The United States Virgin Islands (USVI) has again delayed its USD 221m bond sale amid low interest, as investors seek greater security, said Andre Wright, the USVI’s external advisor at Standard International Group.
Underwriter Morgan Stanley got orders for USD 150m in bonds, about USD 125m of the almost USD 150m in seniors and USD 25m of the approximately USD 70m in subordinates, said a portfolio manager. Wright confirmed the numbers.
The low subscriptions came even after the USVI raised the yield on the bonds to 7.5% for the seniors, due in 2036 and to 7.75% on the juniors, as previously reported. Those yields are higher than December estimates from the USVI financial commissioner, average yields on junk debt, and yields on the secondary market.

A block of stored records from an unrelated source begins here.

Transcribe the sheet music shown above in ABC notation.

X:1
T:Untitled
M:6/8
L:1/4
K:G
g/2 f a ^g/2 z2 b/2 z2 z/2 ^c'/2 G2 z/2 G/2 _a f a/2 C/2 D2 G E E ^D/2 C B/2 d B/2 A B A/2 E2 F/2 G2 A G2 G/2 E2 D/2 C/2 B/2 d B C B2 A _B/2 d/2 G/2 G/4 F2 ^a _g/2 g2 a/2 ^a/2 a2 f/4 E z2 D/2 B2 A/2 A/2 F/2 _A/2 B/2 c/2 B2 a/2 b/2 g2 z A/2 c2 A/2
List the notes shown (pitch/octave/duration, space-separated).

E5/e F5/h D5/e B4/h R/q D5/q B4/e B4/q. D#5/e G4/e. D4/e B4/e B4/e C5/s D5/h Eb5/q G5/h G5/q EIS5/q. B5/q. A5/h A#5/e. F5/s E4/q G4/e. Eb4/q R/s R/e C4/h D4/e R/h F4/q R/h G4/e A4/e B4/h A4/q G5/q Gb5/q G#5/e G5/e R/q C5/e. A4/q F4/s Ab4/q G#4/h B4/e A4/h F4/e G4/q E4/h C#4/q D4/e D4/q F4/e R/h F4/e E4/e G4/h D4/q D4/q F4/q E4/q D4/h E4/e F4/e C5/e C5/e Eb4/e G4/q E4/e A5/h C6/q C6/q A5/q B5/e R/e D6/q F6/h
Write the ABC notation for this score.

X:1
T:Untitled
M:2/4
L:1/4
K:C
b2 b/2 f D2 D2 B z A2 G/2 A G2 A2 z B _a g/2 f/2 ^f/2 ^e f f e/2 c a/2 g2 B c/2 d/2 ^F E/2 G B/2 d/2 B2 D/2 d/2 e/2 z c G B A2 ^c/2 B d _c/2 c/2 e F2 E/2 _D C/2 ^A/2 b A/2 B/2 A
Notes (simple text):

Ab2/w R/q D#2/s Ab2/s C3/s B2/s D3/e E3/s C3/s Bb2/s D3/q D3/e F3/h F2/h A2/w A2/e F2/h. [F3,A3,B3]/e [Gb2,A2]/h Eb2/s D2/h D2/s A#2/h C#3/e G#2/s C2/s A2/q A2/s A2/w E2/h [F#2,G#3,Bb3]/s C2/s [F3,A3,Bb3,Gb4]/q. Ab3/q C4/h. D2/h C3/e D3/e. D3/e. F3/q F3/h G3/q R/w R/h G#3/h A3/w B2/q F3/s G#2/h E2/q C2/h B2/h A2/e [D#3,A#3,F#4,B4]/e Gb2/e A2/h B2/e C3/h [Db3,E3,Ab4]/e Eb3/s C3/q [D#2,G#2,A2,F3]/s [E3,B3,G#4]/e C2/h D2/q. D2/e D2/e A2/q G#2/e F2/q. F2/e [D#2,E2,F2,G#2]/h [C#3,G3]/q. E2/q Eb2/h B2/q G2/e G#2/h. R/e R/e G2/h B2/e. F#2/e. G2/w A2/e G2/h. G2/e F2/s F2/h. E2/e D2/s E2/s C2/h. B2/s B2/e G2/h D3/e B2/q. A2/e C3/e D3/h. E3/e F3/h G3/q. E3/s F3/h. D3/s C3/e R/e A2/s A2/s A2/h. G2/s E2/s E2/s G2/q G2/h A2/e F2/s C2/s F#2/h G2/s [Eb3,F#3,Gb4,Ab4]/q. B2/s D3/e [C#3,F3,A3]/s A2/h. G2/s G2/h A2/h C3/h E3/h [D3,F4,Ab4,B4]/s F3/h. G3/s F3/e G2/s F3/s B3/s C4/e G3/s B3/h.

“Even at those high yields they’re still not able to get enough interest because Puerto Rico taught investors a good lesson: if they can’t pay, they can’t pay,” said the portfolio manager.
Wright and the portfolio manager said that investors were seeking greater security for the bonds. One request was that Governor Kenneth Mapp sign an executive order that would strengthen the security by making permanent the transfer of the rum excise tax that backs the bonds to a lockbox that repays the debt. Currently the USVI’s governor has to request the transfer on an annual basis. The governor is considering the request, said Wright.
The USVI bonds are already more secured than the Puerto Rican bonds backed by the same tax, since the funding goes to a lock box and can’t be diverted, Wright said.
In Puerto Rico, the excise tax backed the Puerto Rico Infrastructure Financing Authority debt, and the money could be diverted to pay general obligation bonds if insufficient funds were available.
Wright said he still expects the bonds to be sold by the end of the month, and that no cash crunch is imminent.
Morgan Stanley and the Virgin Islands Public Finance Authority did not respond to requests to comment.
A USD 43.1m tranche of 5% Series 2009A-1 senior lien matching fund loan notes due in 2039 last sold in odd lots on 4 January at 82, yielding 6.529%, according to Electronic Municipal Market Access. S&P Global Ratings last rated the bonds BB/negative in December 2016; Moody’s Investors Service rated the debt B1/negative in June 2016 and Fitch Ratings rated the debt BB/negative in November 2016.